The group still hadn’t been able to make any definite plans or work out the precise details of the afternoon’s risky excursion out into the open. Their main aims had quickly been identified and agreed upon. The more practical points, however, had been knowingly overlooked. Where was the sense in trying to iron out fine details, they had decided, when no-one knew whether or not their main objectives were going to be achieved? Now that the men had succeeded in getting transport, the intentional shortfalls in their planning were unnerving and daunting.

‘So what do we do now?’ asked Croft as they drove towards the wire-mesh enclosed football pitch. They could already see that the gate was closed. To get out and open it would be taking a huge risk and to smash through would open the entire area up to the wandering bodies.

‘Just keep moving,’ answered Cooper, swinging himself around and sitting back down. ‘We’re going to have to drive through the gate.’

‘But we’ll…’ Croft began to protest.

‘Go through, reverse up and we’ll use the van to block off the entrance once the others are through.’

‘So how are we going to get back inside if we’re going to block the fucking exit?’

Cooper shook his head, resigned and irritated by the doctor’s obvious nerves.

‘We’re not going to be able to do anything for some time,’ he explained, holding onto the sides of his seat as the van bumped and rocked as it ploughed through still more bodies. ‘The noise we’re making is going to bring thousands of these bloody things here.’

‘We could make a run for it.’

‘We could, but I think we should sit tight and wait for a while. Doesn’t matter if we don’t get back inside for a couple of hours. Hopefully there will be fewer of them around by then.’

Cooper braced himself as Croft accelerated towards the metal gate blocking the entrance to the football pitch. Steve Armitage watched from the larger of the two trucks following close behind.

‘If he can’t do it,’ the lorry driver grunted, ‘then I’ll get through it with this thing.’

‘You’ll take half the bloody fence with you,’snapped Bernard Heath sitting next to him. As they had neared the university so Heath’s nervousness and apprehension had increased considerably. He knew the time was coming for them to risk leaving their shelter.

The four men following watched as the police van careered into the gate. The force of the impact was enough to twist and smash it out of shape, leaving the buckled metal barrier hanging half-open, held in place by one stubborn hinge. Croft reversed a few meters back and then drove forward again, forcing the remains of the gate to one side and driving onto the football pitch.
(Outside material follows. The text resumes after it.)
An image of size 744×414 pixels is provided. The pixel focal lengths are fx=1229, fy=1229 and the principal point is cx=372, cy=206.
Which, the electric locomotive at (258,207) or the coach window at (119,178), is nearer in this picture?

Suddenly free and able to move without obstruction, the doctor turned the van around in a large circle. He watched with nervous fascination as the bodies began to arrive. The diseased shells collided with the rattling wire-mesh barrier around the entire perimeter of the football pitch.

‘This is going to be tight,’ Armitage muttered as he lined up the truck and drove through the space where the metal gate had been. An experienced driver, the sides of his vehicle missed the fence by little more than a few centimeters on either side.

Seeing that the first truck had entered the football pitch unscathed gave Paul Castle a false faith in his own abilities. He forced the smaller truck forward and winced as the passenger side scraped along the gatepost.

As soon as the last of the three vehicles was safe within the confines of the metal fence Croft parked the van across the width of the entrance, blocking access to the football pitch for the hundreds of staggering cadavers which dragged themselves towards the survivors. Steve Armitage parked his vehicle in the middle of the pitch. After obliterating three bodies which had managed to squeeze onto the playing field in the short time between the last vehicle entering and Croft closing the gap, Paul Castle did the same.